L’esperienza, le necessità e le raccomandazioni di questi ragazzi sono state raccontate all'incontro promosso da Sos Villaggi dei Bambini svoltosi al Cnel di Roma sul tema “Il futuro si costruisce giorno per giorno”

di Paolo Biondi

«Il compimento dei 18 anni è per tutti una festa. Ci si prepara a celebrarlo. Per noi invece è il timer che suona e ci dice che il tempo è finito», Raffaella racconta così l’esperienza di circa 3.000 ragazzi ogni anno in Italia. Sono i cosiddetti care leavers, coloro che diventano maggiorenni e, dopo un percorso di accoglienza fuori famiglia, allo scadere della tutela legata al loro status di minorenni, sono obbligati a lasciare il sistema di accoglienza, che avevano avuto in strutture come le case famiglia o in affido, e costretti ai diventare autonomi.

L’esperienza, le necessità e le raccomandazioni di questi ragazzi sono state raccontate dalla loro viva voce e da quella di operatori, di associazioni del Terzo settore e delle istituzioni nel corso dell’incontro promosso da Sos Villaggi dei Bambini svoltosi al Cnel di Roma sul tema “Il futuro si costruisce giorno per giorno”.

Al convegno una rappresentanza dei 60 ragazzi del Gruppo giovani di Sos Villaggi dei Bambini e del Care leavers network di Agevolando ha presentato i risultati di un lavoro compiuto negli ultimi due anni con una serie di 25 incontri a livello nazionale ed europeo. Sono stati gli stessi ragazzi a raccontare le loro esigenze: «A 18 anni non è facile avere i pensieri di una persona adulta, come la preoccupazione per casa, affitto, faccende domestiche, bollette da pagare. Avremmo bisogno di persone di cui ci fidiamo che ci possano sostenere nei nostri percorsi anche dopo l’uscita. A questo proposito gli appartamenti per neomaggiorenni ci sembrano utili per raggiungere sempre più la nostra autonomia, supervisionata da persone di riferimento. Spesso le persone di cui avresti bisogno e che vorresti accanto non possono esserci, almeno non come tu vorresti o avresti voluto».

«Essere autonomi non significa fare da soli, ma significa potersi fidare», ha detto Samantha Tedesco, responsabile Programmi e advocacy di Sos Villaggi dei Bambini citando uno dei ragazzi e ha aggiunto che «i care leavers sono costretti ad affrontare una transizione forzata verso l’età adulta che non tiene in nessun conto il vissuto travagliato di questi ragazzi».

«Non basta raggiungere la maggiore età per essere adulti: 18 anni potrebbero essere pochi per essere indipendenti.

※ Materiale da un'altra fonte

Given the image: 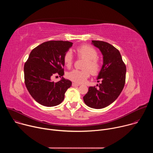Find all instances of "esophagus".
I'll use <instances>...</instances> for the list:
<instances>
[{"mask_svg":"<svg viewBox=\"0 0 153 153\" xmlns=\"http://www.w3.org/2000/svg\"><path fill=\"white\" fill-rule=\"evenodd\" d=\"M79 85H80L79 83H72V86H78Z\"/></svg>","mask_w":153,"mask_h":153,"instance_id":"obj_1","label":"esophagus"}]
</instances>
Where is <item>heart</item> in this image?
<instances>
[{
  "label": "heart",
  "instance_id": "heart-1",
  "mask_svg": "<svg viewBox=\"0 0 153 153\" xmlns=\"http://www.w3.org/2000/svg\"><path fill=\"white\" fill-rule=\"evenodd\" d=\"M76 53L79 57L86 60L83 66L85 70H73L68 72L67 76L70 80L75 83H82L89 77L90 75V71L93 74H96L99 72L100 68V62L97 57V51L90 45H83L79 47L76 49ZM63 62L67 67L70 68L71 67L73 62V56L70 50L65 53Z\"/></svg>",
  "mask_w": 153,
  "mask_h": 153
}]
</instances>
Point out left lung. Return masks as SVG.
I'll return each instance as SVG.
<instances>
[{"mask_svg":"<svg viewBox=\"0 0 153 153\" xmlns=\"http://www.w3.org/2000/svg\"><path fill=\"white\" fill-rule=\"evenodd\" d=\"M103 55V65L97 79L99 85L89 87L83 96L85 103L90 108L101 109L114 102L121 93L125 83L126 66L119 50L107 42L92 40Z\"/></svg>","mask_w":153,"mask_h":153,"instance_id":"1","label":"left lung"}]
</instances>
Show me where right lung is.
<instances>
[{"label":"right lung","instance_id":"right-lung-1","mask_svg":"<svg viewBox=\"0 0 153 153\" xmlns=\"http://www.w3.org/2000/svg\"><path fill=\"white\" fill-rule=\"evenodd\" d=\"M73 43L51 40L43 42L30 54L24 65V78L27 88L33 98L45 106L59 105L72 82L62 77L57 82L51 81L55 74L63 76V56Z\"/></svg>","mask_w":153,"mask_h":153}]
</instances>
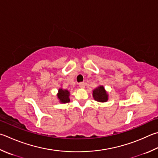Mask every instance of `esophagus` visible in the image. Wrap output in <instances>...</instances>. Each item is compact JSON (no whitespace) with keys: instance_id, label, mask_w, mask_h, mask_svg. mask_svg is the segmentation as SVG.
Masks as SVG:
<instances>
[{"instance_id":"1","label":"esophagus","mask_w":158,"mask_h":158,"mask_svg":"<svg viewBox=\"0 0 158 158\" xmlns=\"http://www.w3.org/2000/svg\"><path fill=\"white\" fill-rule=\"evenodd\" d=\"M79 87L81 88H85V84L84 82H81L79 83Z\"/></svg>"}]
</instances>
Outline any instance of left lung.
<instances>
[{"mask_svg": "<svg viewBox=\"0 0 158 158\" xmlns=\"http://www.w3.org/2000/svg\"><path fill=\"white\" fill-rule=\"evenodd\" d=\"M94 99L99 102H106L108 100V94L103 85H99L93 90Z\"/></svg>", "mask_w": 158, "mask_h": 158, "instance_id": "1", "label": "left lung"}]
</instances>
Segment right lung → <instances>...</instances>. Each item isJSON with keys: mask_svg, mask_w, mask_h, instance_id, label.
I'll list each match as a JSON object with an SVG mask.
<instances>
[{"mask_svg": "<svg viewBox=\"0 0 158 158\" xmlns=\"http://www.w3.org/2000/svg\"><path fill=\"white\" fill-rule=\"evenodd\" d=\"M70 92L68 90H64L62 88H59L57 93V97L59 99L60 103L65 104L70 102Z\"/></svg>", "mask_w": 158, "mask_h": 158, "instance_id": "1", "label": "right lung"}]
</instances>
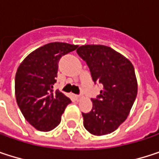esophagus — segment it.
<instances>
[{
    "label": "esophagus",
    "mask_w": 159,
    "mask_h": 159,
    "mask_svg": "<svg viewBox=\"0 0 159 159\" xmlns=\"http://www.w3.org/2000/svg\"><path fill=\"white\" fill-rule=\"evenodd\" d=\"M74 97H75V98L77 101L80 100V99H82V96H80V95H75Z\"/></svg>",
    "instance_id": "1"
}]
</instances>
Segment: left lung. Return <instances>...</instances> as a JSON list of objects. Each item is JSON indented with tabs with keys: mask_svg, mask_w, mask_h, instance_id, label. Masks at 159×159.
<instances>
[{
	"mask_svg": "<svg viewBox=\"0 0 159 159\" xmlns=\"http://www.w3.org/2000/svg\"><path fill=\"white\" fill-rule=\"evenodd\" d=\"M77 54L89 67L92 79L103 84L93 108L82 113L84 128L94 135L114 132L127 119L137 95V80L132 62L104 45H84Z\"/></svg>",
	"mask_w": 159,
	"mask_h": 159,
	"instance_id": "1",
	"label": "left lung"
}]
</instances>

Occorre rispettare i tempi di ciascun ragazzo nel suo percorso di crescita verso l’autonomia e allo stesso tempo è necessaria una rete di sostegno», ha commentato Filomena Albano, dell’Autorità garante per l’infanzia e l’adolescenza.

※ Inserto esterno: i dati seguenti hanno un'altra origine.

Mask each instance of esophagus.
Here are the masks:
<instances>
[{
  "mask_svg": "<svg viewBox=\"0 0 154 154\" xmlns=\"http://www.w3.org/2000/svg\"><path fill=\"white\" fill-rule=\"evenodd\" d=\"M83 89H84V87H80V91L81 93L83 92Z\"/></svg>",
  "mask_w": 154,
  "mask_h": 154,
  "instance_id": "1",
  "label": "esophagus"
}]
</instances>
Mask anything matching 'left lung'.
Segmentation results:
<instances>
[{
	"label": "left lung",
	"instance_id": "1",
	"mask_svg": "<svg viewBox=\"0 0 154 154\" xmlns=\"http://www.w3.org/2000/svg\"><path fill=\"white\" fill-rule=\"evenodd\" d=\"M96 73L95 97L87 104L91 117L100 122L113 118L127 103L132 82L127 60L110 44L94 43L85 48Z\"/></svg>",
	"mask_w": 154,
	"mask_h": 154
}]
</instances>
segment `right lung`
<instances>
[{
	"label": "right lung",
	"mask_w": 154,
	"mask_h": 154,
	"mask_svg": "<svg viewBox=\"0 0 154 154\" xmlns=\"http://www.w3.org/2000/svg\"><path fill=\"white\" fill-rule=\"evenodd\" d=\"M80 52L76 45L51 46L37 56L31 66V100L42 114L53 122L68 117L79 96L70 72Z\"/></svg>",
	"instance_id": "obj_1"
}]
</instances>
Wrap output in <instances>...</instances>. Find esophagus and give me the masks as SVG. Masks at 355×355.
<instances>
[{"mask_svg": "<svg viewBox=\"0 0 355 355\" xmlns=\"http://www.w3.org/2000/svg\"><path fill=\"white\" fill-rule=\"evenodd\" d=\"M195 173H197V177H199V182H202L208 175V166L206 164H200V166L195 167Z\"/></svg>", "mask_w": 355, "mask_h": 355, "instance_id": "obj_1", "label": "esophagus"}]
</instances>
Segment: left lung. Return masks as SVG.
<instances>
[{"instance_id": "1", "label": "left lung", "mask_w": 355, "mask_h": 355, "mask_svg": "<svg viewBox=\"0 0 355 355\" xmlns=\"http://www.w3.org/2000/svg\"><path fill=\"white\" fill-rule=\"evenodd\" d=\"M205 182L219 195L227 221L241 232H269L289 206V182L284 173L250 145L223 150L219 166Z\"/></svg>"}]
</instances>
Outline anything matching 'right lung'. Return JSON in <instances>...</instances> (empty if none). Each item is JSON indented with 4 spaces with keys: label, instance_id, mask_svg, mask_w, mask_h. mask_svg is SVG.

Valerio Belotti dell’Università di Padova ha detto che «le risorse non sono una condizione sufficiente, ma sono necessarie» per sostenere i care leavers nel loro percorso. Samantha Tedesco a tale proposito ha ricordato che «l’approvazione del decreto sul Fondo per la lotta alla povertà e all’esclusione sociale, che garantirà 15 milioni di euro per il triennio 2018-20 e accompagnerà i care leavers fino al compimento del 21° anno di età, è solo un primo passo nel percorso verso l’indipendenza dei ragazzi che vivono fuori dalla famiglia di origine». E il direttore della direzione generale per la lotta alla povertà e per la programmazione sociale del ministero del Lavoro e delle Politiche sociali, Raffaele Tangorra, ha portato al convegno la notizia che «proprio oggi viene firmato il decreto che dà l’avvio alla sperimentazione prevista dalla legge di Bilancio dello scorso anno. Ma il reddito d’inclusione non fa tempo a consolidarsi che già viene sostituito dal Reddito di cittadinanza e posso dare la notizia che in questa fase di passaggio si inserisce l’intervento per i care leavers e la borsa per l’autonomia sarà ricompresa nel Reddito di cittadinanza».

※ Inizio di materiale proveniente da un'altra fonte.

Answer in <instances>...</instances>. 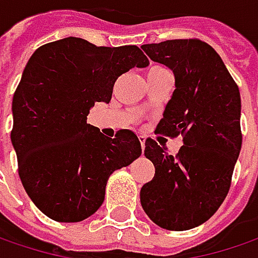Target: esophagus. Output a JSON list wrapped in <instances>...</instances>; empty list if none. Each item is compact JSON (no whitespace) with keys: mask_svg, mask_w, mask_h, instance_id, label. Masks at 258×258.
Returning a JSON list of instances; mask_svg holds the SVG:
<instances>
[{"mask_svg":"<svg viewBox=\"0 0 258 258\" xmlns=\"http://www.w3.org/2000/svg\"><path fill=\"white\" fill-rule=\"evenodd\" d=\"M139 140H140L141 147L144 149V144H146V137H144V136H139Z\"/></svg>","mask_w":258,"mask_h":258,"instance_id":"obj_1","label":"esophagus"}]
</instances>
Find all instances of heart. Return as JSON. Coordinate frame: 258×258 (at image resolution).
<instances>
[{
  "label": "heart",
  "instance_id": "heart-1",
  "mask_svg": "<svg viewBox=\"0 0 258 258\" xmlns=\"http://www.w3.org/2000/svg\"><path fill=\"white\" fill-rule=\"evenodd\" d=\"M154 68H162V66H154ZM154 68H151V69H154Z\"/></svg>",
  "mask_w": 258,
  "mask_h": 258
}]
</instances>
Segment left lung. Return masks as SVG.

«Che ci siano le risorse è certamente una buona notizia, ma poi l’accompagnamento chi lo fa?», ha subito commentato Annunziata Bartolomei, vice presidente del Consiglio nazionale dell’Ordine assistenti sociali.

«Le risorse sono importanti, ma sono tutto. Abbiamo bisogno di ascolto e di qualità dell’ascolto da parte delle istituzioni perché, come ha detto un care leaver, diventare adulti non è un gioco che si fa da soli, ma si fa in squadra», ha concluso i lavori Roberta Capella, direttore di Sos Villaggi dei Bambini.